§ TEXT UNDER STUDY:
::::

Group Relations Australia

Saturday 14th April 2018 - Monday 16th April 2018

Melbourne, Australia

Group Relations Australia
Sponsored by Tavistock Institute of Human Relations
and Sponsored by The Psychoanalytic Psychotherapy Association of Australasia

Introduction
Primary Task
Methodology
Membership
Role of Staff
Programme
Staff
Info & Fees
Web Sites

Introduction

This experiential conference aims to help professionals, academics and managers to work more effectively in multiple roles, with multiple groups, where there are sometimes conflicting interests.

Professionals acquire their training in a certain field of expertise. When they are employed, however, or take up a professional role in their field, they find themselves having to manage a variety of other roles for which they have not been trained. Whether they work in education, at a university, a hospital or in private practice, as psychoanalysts or psychotherapists, they discover that managerial roles are also required. This means either having to fulfil managerial tasks and functions personally, without much pertinent preparation, or cooperating with a manager who is not necessarily familiar with the requirements of the professional's role and expertise. Conflict between professional expertise, managerial tasks, and economic pressures may ensue, both within a person and between people in an organisation.

In universities, for example, the necessity to attract funding, from fee paying students and research grants increases the management pressure on academic staff. As professional educators, academics can be conflicted as to when the individual in their classroom is in the role of student or the role of ‘customer’. These different roles produce different and competing demands and responses. The customer can expect the promised knowledge, skills and competencies for which they have paid handsomely, to be delivered painlessly. The educator may expect such outcomes to be achieved from the role of student, a role that requires exposure to one’s ignorance, the discomfort of new ideas and a struggle for mastery.

::::

§ DATASET:
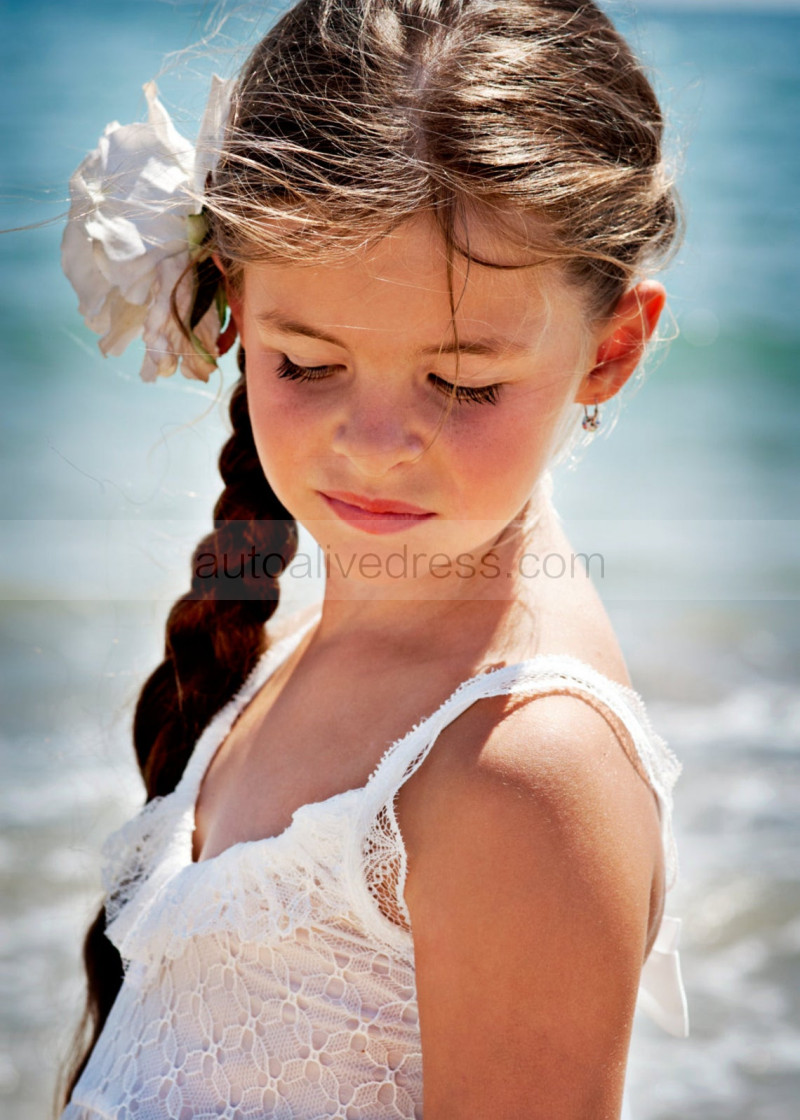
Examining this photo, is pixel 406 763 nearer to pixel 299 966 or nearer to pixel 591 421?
pixel 299 966

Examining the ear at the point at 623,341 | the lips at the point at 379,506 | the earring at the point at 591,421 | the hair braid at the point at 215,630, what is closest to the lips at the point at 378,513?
the lips at the point at 379,506

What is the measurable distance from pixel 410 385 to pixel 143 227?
499 millimetres

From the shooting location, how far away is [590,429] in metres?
1.47

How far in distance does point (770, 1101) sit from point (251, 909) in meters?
1.92

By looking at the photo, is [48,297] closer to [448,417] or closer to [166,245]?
[166,245]

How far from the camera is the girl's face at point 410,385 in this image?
1.08 m

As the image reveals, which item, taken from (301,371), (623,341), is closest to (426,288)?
(301,371)

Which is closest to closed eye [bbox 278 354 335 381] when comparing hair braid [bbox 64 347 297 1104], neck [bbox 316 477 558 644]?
neck [bbox 316 477 558 644]

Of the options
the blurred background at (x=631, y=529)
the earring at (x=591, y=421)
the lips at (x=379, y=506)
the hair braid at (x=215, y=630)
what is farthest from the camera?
the blurred background at (x=631, y=529)

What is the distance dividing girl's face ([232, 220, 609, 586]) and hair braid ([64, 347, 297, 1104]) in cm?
46

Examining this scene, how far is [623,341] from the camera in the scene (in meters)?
1.33

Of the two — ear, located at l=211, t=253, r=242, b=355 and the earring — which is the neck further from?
ear, located at l=211, t=253, r=242, b=355

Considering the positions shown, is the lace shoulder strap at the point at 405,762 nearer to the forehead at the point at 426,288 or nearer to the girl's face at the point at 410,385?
the girl's face at the point at 410,385

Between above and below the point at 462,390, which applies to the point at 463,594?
below
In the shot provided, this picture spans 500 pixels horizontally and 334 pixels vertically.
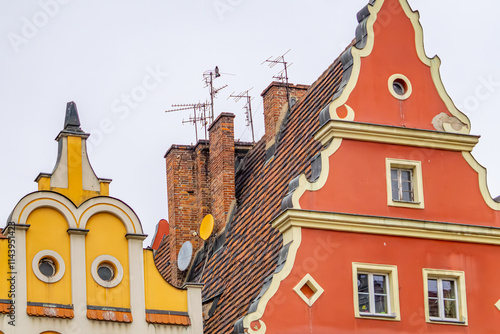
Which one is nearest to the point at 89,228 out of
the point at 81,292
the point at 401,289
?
the point at 81,292

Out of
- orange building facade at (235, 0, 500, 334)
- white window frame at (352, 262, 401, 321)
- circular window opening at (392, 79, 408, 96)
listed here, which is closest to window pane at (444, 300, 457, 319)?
orange building facade at (235, 0, 500, 334)

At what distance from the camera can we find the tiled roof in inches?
1193

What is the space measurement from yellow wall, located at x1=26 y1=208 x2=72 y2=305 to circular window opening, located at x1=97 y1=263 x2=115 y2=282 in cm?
67

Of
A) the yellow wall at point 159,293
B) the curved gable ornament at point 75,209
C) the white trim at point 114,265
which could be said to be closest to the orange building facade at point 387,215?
the yellow wall at point 159,293

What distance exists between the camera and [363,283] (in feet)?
93.9

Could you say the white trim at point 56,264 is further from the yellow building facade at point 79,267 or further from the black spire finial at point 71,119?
the black spire finial at point 71,119

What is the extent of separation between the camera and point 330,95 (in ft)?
104

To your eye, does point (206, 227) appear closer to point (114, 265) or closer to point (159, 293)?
point (159, 293)

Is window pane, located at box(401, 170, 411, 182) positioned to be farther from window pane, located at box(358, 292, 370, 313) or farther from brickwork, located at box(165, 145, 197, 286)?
brickwork, located at box(165, 145, 197, 286)

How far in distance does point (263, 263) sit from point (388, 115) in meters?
3.85

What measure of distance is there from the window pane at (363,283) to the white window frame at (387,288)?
76 mm

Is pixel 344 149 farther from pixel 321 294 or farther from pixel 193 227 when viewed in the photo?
pixel 193 227

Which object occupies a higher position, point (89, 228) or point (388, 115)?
point (388, 115)

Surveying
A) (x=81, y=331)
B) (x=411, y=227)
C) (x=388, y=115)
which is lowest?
(x=81, y=331)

::::

List every demand that the conference introduction says the role of student requires.

- exposure to one's ignorance
- the discomfort of new ideas
- a struggle for mastery